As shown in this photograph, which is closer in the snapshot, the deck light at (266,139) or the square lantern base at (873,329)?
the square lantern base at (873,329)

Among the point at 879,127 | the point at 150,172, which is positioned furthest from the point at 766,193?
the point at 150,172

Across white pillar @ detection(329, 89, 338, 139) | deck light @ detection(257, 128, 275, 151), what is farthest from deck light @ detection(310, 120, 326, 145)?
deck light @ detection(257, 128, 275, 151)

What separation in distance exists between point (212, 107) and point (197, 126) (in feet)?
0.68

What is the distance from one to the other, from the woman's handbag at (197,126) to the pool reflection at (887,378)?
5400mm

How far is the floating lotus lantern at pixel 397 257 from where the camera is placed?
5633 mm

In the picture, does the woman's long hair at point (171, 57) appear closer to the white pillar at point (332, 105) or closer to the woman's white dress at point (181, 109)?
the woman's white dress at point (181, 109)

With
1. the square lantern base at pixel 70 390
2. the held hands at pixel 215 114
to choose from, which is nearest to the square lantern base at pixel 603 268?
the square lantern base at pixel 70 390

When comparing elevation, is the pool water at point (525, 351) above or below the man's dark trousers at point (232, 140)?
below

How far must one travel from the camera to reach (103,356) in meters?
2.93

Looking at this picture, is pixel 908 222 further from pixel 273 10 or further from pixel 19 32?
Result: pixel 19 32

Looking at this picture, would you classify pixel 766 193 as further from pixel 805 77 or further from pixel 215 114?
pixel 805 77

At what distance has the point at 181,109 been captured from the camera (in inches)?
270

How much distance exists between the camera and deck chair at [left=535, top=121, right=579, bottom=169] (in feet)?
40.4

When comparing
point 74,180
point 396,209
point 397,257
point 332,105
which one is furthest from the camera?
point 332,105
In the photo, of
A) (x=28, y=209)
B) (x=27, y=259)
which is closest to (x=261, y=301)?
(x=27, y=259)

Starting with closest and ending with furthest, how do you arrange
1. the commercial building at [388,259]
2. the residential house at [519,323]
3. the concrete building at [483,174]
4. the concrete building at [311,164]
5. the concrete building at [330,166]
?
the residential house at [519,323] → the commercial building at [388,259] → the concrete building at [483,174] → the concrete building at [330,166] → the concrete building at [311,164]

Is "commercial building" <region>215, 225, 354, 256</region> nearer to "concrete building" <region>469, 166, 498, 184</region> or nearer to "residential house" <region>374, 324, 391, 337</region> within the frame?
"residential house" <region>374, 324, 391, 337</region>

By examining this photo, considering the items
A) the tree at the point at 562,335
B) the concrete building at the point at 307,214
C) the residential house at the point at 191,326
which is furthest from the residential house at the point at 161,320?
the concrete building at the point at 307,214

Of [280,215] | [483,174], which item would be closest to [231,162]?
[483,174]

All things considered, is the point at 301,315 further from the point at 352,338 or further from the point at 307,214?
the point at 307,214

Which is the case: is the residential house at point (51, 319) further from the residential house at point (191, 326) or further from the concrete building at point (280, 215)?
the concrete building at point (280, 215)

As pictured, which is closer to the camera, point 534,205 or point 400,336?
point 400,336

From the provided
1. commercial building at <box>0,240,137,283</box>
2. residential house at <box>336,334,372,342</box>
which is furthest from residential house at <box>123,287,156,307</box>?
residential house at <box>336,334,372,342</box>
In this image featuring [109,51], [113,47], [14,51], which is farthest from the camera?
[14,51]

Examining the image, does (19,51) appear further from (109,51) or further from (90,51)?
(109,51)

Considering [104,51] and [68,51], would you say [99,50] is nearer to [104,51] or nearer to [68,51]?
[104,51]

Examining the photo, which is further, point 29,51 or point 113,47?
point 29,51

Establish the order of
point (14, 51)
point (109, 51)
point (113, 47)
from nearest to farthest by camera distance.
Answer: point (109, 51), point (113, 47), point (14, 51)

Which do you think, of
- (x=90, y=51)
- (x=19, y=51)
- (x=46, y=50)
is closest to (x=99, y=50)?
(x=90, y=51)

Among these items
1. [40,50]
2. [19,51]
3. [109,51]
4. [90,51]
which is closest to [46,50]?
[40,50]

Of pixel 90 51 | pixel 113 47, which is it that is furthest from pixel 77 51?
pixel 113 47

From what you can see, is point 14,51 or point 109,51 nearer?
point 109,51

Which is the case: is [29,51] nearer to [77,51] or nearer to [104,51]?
++++
Problem to work on: Reproduce all of the material above verbatim, line for line, without changing anything.

Solution to this exercise:
As shown in this photograph, which is closer in the snapshot, the deck light at (266,139) or the square lantern base at (873,329)?
the square lantern base at (873,329)

Among the point at 879,127 | the point at 150,172, which is positioned furthest from the point at 766,193?
the point at 150,172

Across white pillar @ detection(329, 89, 338, 139) | deck light @ detection(257, 128, 275, 151), what is farthest from deck light @ detection(310, 120, 326, 145)?
deck light @ detection(257, 128, 275, 151)

What separation in distance exists between point (212, 107) and point (197, 126) (in feet)?
0.68

What is the distance from one to the other, from the woman's handbag at (197,126) to the pool reflection at (887,378)?
5400mm

How far is the floating lotus lantern at pixel 397 257 from where the camera is placed?
5633 mm

In the picture, does the woman's long hair at point (171, 57) appear closer to the white pillar at point (332, 105) or closer to the woman's white dress at point (181, 109)?
the woman's white dress at point (181, 109)

With
1. the square lantern base at pixel 70 390
2. the held hands at pixel 215 114
to choose from, which is nearest to the square lantern base at pixel 603 268?
the square lantern base at pixel 70 390

When comparing elevation, is the pool water at point (525, 351) above or below the man's dark trousers at point (232, 140)?
below

How far must one travel from the camera to reach (103,356) in meters?
2.93

Looking at this picture, is pixel 908 222 further from pixel 273 10 or further from pixel 19 32?
Result: pixel 19 32

Looking at this picture, would you classify pixel 766 193 as further from pixel 805 77 or further from pixel 215 114?
pixel 805 77

At what distance has the point at 181,109 been captured from the camera (in inches)?
270

How much distance exists between the camera and deck chair at [left=535, top=121, right=579, bottom=169] (in feet)?
40.4

When comparing
point 74,180
point 396,209
point 397,257
point 332,105
which one is furthest from the camera?
point 332,105
In the photo, of
A) (x=28, y=209)
B) (x=27, y=259)
which is closest to (x=261, y=301)?
(x=27, y=259)

Starting with closest and ending with furthest, how do you arrange
1. the commercial building at [388,259]
2. the residential house at [519,323]
3. the concrete building at [483,174]
4. the concrete building at [311,164]
5. the concrete building at [330,166]
?
the residential house at [519,323] → the commercial building at [388,259] → the concrete building at [483,174] → the concrete building at [330,166] → the concrete building at [311,164]

Is "commercial building" <region>215, 225, 354, 256</region> nearer to "concrete building" <region>469, 166, 498, 184</region> or nearer to "residential house" <region>374, 324, 391, 337</region> within the frame?
"residential house" <region>374, 324, 391, 337</region>

By examining this photo, considering the items
A) the tree at the point at 562,335
B) the concrete building at the point at 307,214
C) the residential house at the point at 191,326
which is furthest from the residential house at the point at 161,320?
the concrete building at the point at 307,214

Of [280,215] | [483,174], which item would be closest to [231,162]?
[483,174]

All things considered, is the point at 301,315 further from the point at 352,338 or further from the point at 307,214?
the point at 307,214

Which is the case: is the residential house at point (51, 319) further from the residential house at point (191, 326) or further from the concrete building at point (280, 215)?
the concrete building at point (280, 215)

As pictured, which is closer to the camera, point 534,205 or point 400,336?
point 400,336

From the provided
1. commercial building at <box>0,240,137,283</box>
2. residential house at <box>336,334,372,342</box>
which is furthest from residential house at <box>123,287,156,307</box>?
residential house at <box>336,334,372,342</box>
In this image featuring [109,51], [113,47], [14,51], which is farthest from the camera?
[14,51]

Examining the image, does (19,51) appear further from (109,51) or further from (90,51)?
(109,51)

Considering [104,51] and [68,51], would you say [99,50] is nearer to [104,51] or nearer to [68,51]?
[104,51]

Examining the photo, which is further, point 29,51 or point 113,47?
point 29,51

Establish the order of
point (14, 51)
point (109, 51)
point (113, 47)
from nearest to farthest by camera distance.
Answer: point (109, 51), point (113, 47), point (14, 51)

Which do you think, of
- (x=90, y=51)
- (x=19, y=51)
- (x=46, y=50)
is closest to (x=99, y=50)?
(x=90, y=51)

Among these items
1. [40,50]
2. [19,51]
3. [109,51]
4. [90,51]
which is closest to [46,50]?
[40,50]

Of pixel 90 51 | pixel 113 47, which is it that is furthest from pixel 77 51?
pixel 113 47

From what you can see, is point 14,51 or point 109,51 nearer?
point 109,51

Which is the case: is [29,51] nearer to [77,51] or nearer to [104,51]?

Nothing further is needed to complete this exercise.